SET EXERCISE: Reproduce all of the records below word for word, leaving nothing out.

(Source data)

::::::

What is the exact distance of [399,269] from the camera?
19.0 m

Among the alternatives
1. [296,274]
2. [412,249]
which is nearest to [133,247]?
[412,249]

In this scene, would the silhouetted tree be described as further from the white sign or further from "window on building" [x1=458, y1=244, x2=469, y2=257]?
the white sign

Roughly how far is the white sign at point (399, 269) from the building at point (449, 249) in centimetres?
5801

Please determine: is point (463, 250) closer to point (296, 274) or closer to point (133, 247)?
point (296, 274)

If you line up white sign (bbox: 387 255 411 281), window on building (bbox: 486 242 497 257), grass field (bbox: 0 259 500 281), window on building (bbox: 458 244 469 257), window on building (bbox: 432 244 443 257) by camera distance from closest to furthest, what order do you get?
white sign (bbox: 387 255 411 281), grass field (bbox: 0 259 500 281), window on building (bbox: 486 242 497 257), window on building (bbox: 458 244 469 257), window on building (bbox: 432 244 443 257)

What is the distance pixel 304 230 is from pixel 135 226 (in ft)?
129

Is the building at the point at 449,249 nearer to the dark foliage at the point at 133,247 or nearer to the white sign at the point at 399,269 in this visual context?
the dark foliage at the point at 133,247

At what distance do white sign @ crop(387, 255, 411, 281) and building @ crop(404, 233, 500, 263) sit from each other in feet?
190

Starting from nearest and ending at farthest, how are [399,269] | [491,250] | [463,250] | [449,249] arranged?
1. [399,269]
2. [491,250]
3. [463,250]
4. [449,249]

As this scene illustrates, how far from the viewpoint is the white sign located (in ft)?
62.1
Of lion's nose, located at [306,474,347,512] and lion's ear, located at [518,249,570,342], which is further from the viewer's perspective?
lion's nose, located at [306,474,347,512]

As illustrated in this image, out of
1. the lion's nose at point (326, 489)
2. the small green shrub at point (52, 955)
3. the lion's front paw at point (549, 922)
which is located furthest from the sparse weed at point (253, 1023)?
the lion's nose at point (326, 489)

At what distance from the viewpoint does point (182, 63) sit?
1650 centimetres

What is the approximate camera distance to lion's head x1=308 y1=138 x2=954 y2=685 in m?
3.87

::::::

ANSWER FOR THIS EXERCISE:
What is the exact distance of [399,269] from the camera?
19.0 m

Among the alternatives
1. [296,274]
2. [412,249]
which is nearest to [133,247]?
[412,249]

In this scene, would the silhouetted tree be described as further from the white sign or further from "window on building" [x1=458, y1=244, x2=469, y2=257]?
the white sign

Roughly how far is the white sign at point (399, 269) from the building at point (449, 249) in centimetres?
5801

Please determine: is point (463, 250) closer to point (296, 274) or closer to point (133, 247)?
point (296, 274)

If you line up white sign (bbox: 387 255 411 281), window on building (bbox: 486 242 497 257), grass field (bbox: 0 259 500 281), window on building (bbox: 458 244 469 257), window on building (bbox: 432 244 443 257) by camera distance from closest to furthest, what order do you get?
white sign (bbox: 387 255 411 281), grass field (bbox: 0 259 500 281), window on building (bbox: 486 242 497 257), window on building (bbox: 458 244 469 257), window on building (bbox: 432 244 443 257)

What is the distance pixel 304 230 is from pixel 135 226 (in ft)?
129

Is the building at the point at 449,249 nearer to the dark foliage at the point at 133,247 or nearer to the white sign at the point at 399,269 in this visual context?
the dark foliage at the point at 133,247

At what distance do white sign @ crop(387, 255, 411, 281) and building @ crop(404, 233, 500, 263) sit from each other in feet?
190

Starting from nearest and ending at farthest, how are [399,269] | [491,250] | [463,250] | [449,249] arranged?
1. [399,269]
2. [491,250]
3. [463,250]
4. [449,249]

As this scene illustrates, how far from the viewpoint is the white sign located (in ft)?
62.1
Of lion's nose, located at [306,474,347,512] and lion's ear, located at [518,249,570,342], which is further from the viewer's perspective?
lion's nose, located at [306,474,347,512]

As illustrated in this image, out of
1. the lion's nose at point (326, 489)
2. the small green shrub at point (52, 955)
3. the lion's front paw at point (549, 922)
which is located furthest from the sparse weed at point (253, 1023)?
the lion's nose at point (326, 489)

At what distance from the viewpoint does point (182, 63) sit?
1650 centimetres

What is the approximate camera distance to lion's head x1=308 y1=138 x2=954 y2=685 in m?
3.87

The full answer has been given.